Begin RECORD LIST
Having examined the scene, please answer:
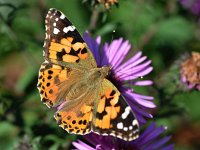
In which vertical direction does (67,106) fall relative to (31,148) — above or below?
above

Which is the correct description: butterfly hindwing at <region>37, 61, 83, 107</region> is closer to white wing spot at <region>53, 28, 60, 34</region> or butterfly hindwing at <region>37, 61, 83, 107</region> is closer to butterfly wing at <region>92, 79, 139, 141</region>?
white wing spot at <region>53, 28, 60, 34</region>

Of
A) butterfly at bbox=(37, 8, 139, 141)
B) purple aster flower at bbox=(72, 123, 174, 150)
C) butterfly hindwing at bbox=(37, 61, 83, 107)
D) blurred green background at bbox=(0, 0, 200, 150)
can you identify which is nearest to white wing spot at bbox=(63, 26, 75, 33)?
End RECORD LIST
▶ **WHAT THE TASK ASKS**
Rewrite the rows above without the pictures, replacing "hindwing" with "rear wing" and leaving everything else unchanged.

▶ **RESPONSE TO THIS EXERCISE**
Having examined the scene, please answer:
In which vertical direction does (67,106) fall relative to (31,148) — above or below?
above

Which is the correct description: butterfly rear wing at <region>37, 61, 83, 107</region> is closer to white wing spot at <region>53, 28, 60, 34</region> or butterfly rear wing at <region>37, 61, 83, 107</region> is closer to butterfly wing at <region>92, 79, 139, 141</region>?
white wing spot at <region>53, 28, 60, 34</region>

Of
A) butterfly at bbox=(37, 8, 139, 141)
B) purple aster flower at bbox=(72, 123, 174, 150)
C) butterfly rear wing at bbox=(37, 61, 83, 107)
D) blurred green background at bbox=(0, 0, 200, 150)
can you identify which is nearest to white wing spot at bbox=(63, 26, 75, 33)?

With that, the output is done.